YANG HARUS DIKERJAKAN:
Dalam teks tentang pembelaan terhadap Rasulullah, apa dasar perlindungan yang diberikan oleh mereka yang tidak beriman tetapi tetap membela beliau?

TEKS BACAAN:
Lalu bagaimana dengan mereka yang tidak beriman tetapi tetap membela Rasulullah? Untuk mereka yang tidak beriman dan tetap membela Rasulullah, sikap mereka merupakan budaya yang sudah terbentuk sejak zaman jahiliyyah (al-hamiyyah al-jahiliyyah). Sebuah sikap pembelaan setia (fanatisme) untuk membela golongan sendiri, tidak peduli yang dibela itu berada dalam jalan yang benar atau salah. Jadi, perlindungan mereka bukan karena misi kerasulan, tapi karena hubungan kekerabatan. (lihat Al-Buthi, Fiqh al-Sirah, hal. 88)


Masuk Islam Bukan Karena Tujuan Duniawi


Pembelaan orang-orang Muslim terhadap Rasulullah sampai harus merasakan kelaparan, kemiskinan, segala bentuk penderitaan lainnya, merupakan bukti bahwa tujuan masuk Islam mereka bukan karena alasan ekonomi. Bahkan, dalam peristiwa hijrah, banyak para sahabat yang meninggalkan seluruh harta yang mereka miliki. Setelah hijrah itu, tidak sedikit para sahabat konglomerat yang tiba-tiba menjadi miskin papa.


Menurut Syekh Said Ramadhan al-Buthi (w. 2013 M), fakta di atas menjadi bukti atas niat orang-orang yang masuk Islam memang murni karena Allah. Bukan tujuan duniawi. Persoalan nasib ekonomi mereka membaik setelah masuk Islam dibanding sebelum masuk Islam, itu adalah kehendak Allah. Bukan menjadi motif mereka masuk Islam.

INFORMASI YANG DITAMPILKAN:
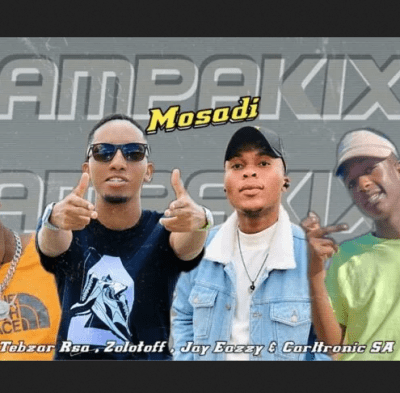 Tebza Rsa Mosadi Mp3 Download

...

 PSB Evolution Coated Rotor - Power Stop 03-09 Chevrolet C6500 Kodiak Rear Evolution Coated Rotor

JAWABAN LATIHAN:
Dasarnya adalah hubungan kekerabatan, bukan misi kerasulan.